- Exercise brief:
Condense the paragraph beginning "To the main part of what is causing" in the replication text excerpt below into a short bulleted list that keeps its main facts.

- Text excerpt:
== == ==

We don't know yet what caused incorrect read on the master when it was attempting to send the last event read from 'XXXXX14-bin.000761' at 566564012. This remains to be our main concern.

And it apparently stands separately from another puzzling part which is about consistency of your data.It all looks like on the slave
your jump over the failed-to-be-sent event. The next time the IO thread of slave resumes not from where it had to
which is 566564012, but from an offset left by the error message. I don't have any other explanation but CHANGE-MASTER is executed
with master_log_pos := 566579200.
So please find out what commands were run on slave to make it to connect not from what is expected.
Also notice that

@@global.gtid_strict_mode = OFF

in your settings which does not to catch this skip esp if it was not planned by your. I recommend to always set it ON if you're concerned with
data consistency.

To the main part of what is causing the "truncate" error, could you gzip and upload to Jira
'XXXXX14-bin.000761' log? It's enough for me to have its head part ending at least at 566564012 + 1024 byte (the last event start + 1 KB).

== == ==

- Available data:
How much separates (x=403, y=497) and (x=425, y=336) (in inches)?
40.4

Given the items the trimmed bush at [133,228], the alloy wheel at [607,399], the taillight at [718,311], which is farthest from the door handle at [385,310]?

== == ==

- Solution for this task:
- Goal: find what is causing the "truncate" error.
- Request: gzip the 'XXXXX14-bin.000761' log and upload it to Jira.
- Only the head of the file is needed, ending at least at 566564012 + 1024 bytes (the start of the last event plus 1 KB).